This post progresses from the basic Online Convex Optimization(OCO) ideas to an online learner implementation. More precisely, we’ll use the Online Gradient Descent (OGD) algorithm [5] to obtain an online ridge regression technique, which we will apply to the classic `iris`

[2] dataset. Code snippets are tangled and evaluated to produce this page, see the “Code” section at the end of this post.

The Online Convex Programming (OCP) [5] framework is the following:

\(\forall t=0,\cdots\) the learner

\(\quad\) Selects an action \(w^t \in F \subset \mathbb{R}\), a convex set.

\(\quad\) Observes a convex loss function \(c^t : F \rightarrow \mathbb{R}\)

\(\quad\) Incurs a loss \(c^t(w^t)\)

This setting may be specialized to many tasks, such as regression, classification, clustering, ranking, collaborative filtering, structured prediction, principal component analysis, etc. The *action* \(w\) can sometimes be thought of as the *parameter* of the model - although there will sometimes be a distinction. Let’s go ahead and take a look at our first algorithm for OCP - we’ll specialize the framework to something useful afterwards.

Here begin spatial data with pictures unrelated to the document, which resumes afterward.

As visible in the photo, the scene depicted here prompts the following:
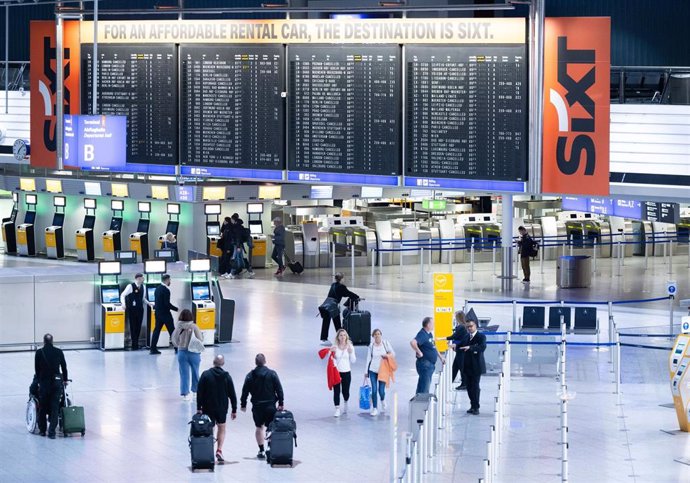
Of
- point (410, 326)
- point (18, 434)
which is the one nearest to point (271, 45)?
point (410, 326)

There are many useful variants of M.Zinkevich’s original Online Gradient Descent (OGD) algorithm. This post keeps it simple and implements the “canonical” OGD method itself. This algorithm is a non-adaptive constrained online gradient descent that uses a projection step. More formally, the original OGD algorithm works by picking \(w^0\) arbitrarily in \(F\) and choosing:

\[ w^{t+1} = P(w^t - \eta_t \nabla c^t (w^t)) \qquad(1)\]

Where \(P(w) = \text{argmin}_{y \in F} \| x,y \|\) is the projection operator on \(F\).

As long as we can encode a problem by specifying (and computing) a projection operator \(P\) and a gradient of \(c^t\) at point \(w^t\) for all \(t=1,...\), we can use the OGD algorithm. Then, it remains to choose a sequence \(\eta_t\) of learning rates.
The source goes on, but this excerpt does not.